The Figure 02 robot achieves this through an end-to-end neural network trained via reinforcement learning (RL) in a high-fidelity physics simulator.
Trained in Simulation
Our robot learns to walk naturally similar to a human via a high fidelity physics simulator
We simulate years of data in only a few hours pic.twitter.com/Io7XKaena9
As per the company’s announcement, the robots are exposed to a wide range of scenarios they might encounter, and a single neural network policy learns to operate them all.
The robots now exhibit features such as heel strikes, toe-offs, and synchronised arm swings. According to the company, these improvements were achieved by rewarding the robot for mimicking human walking trajectories while optimising for velocity tracking, energy efficiency, and robustness.
Figure AI showcased 10 Figure 02 robots operating on the same RL neural network without modifications. This consistency emphasises scalability across its fleet of robots without manual adjustments.

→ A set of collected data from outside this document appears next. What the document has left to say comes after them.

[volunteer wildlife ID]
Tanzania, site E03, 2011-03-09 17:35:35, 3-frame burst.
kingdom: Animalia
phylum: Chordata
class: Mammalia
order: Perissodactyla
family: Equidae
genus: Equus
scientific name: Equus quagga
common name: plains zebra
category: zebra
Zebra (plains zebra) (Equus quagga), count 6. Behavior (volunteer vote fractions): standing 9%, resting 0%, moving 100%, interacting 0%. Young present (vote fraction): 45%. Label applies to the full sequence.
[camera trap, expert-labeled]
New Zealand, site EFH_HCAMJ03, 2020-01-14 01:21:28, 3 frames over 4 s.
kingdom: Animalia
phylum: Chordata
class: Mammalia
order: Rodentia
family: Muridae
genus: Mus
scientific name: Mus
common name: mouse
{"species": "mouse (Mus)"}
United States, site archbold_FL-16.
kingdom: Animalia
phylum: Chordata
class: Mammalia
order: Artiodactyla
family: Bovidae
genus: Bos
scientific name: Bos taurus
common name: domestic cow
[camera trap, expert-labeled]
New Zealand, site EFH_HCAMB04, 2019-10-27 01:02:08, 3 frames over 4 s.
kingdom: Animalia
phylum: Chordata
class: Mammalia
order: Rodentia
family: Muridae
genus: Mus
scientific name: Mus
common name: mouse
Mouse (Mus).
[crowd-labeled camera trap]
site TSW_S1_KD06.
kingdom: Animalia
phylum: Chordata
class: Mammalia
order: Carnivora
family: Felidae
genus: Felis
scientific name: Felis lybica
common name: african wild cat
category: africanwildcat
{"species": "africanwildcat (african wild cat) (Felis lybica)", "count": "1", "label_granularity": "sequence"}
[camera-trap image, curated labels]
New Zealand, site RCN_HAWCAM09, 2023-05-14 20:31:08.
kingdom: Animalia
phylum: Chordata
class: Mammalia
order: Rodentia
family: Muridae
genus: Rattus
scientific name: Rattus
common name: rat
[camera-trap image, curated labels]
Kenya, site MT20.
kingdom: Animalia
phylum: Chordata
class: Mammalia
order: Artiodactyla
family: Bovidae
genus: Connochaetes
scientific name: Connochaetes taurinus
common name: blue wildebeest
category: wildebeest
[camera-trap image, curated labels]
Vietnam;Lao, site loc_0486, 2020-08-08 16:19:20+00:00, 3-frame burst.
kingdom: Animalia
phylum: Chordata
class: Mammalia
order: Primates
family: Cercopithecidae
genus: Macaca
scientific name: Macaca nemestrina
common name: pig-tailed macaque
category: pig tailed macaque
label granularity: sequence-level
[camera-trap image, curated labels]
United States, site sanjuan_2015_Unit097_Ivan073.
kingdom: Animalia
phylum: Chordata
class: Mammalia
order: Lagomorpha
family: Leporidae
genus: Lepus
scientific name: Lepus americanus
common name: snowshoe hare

“This gives us hope this process can scale to thousands of Figure robots in the near future,” the company stated. Adcock also added that “2025 will be a pivotal year as we start production, ship more robots, and tackle home robotics.”
Industry Implications
The company mentioned in a post on X, “This year is going to be a big one for Figure. We’re launching into production manufacturing, scaling up robots at our commercial customers, and working on launching robots into the home.”
The technology addresses labor shortages and safety concerns while opening possibilities for broader applications. The company plans to scale production, manufacturing, and commercial deployment later this year.
This development positions Figure AI as a competitor in the humanoid robotics space alongside Tesla’s Optimus and Agility Robotics’ Digit. Not just these, but also alongside Chinese competitors like UBTECH Robotics and Unitree Robotics.
The company recently announced Helix, a Vision-Language-Action (VLM) model that allows humanoid robots to perform complex tasks using natural language. This marked a leap in AI for humanoids before any other company.
This model marked progress in robotics, enabling robots to understand and react to instructions in real time, handle unforeseen objects, and collaborate.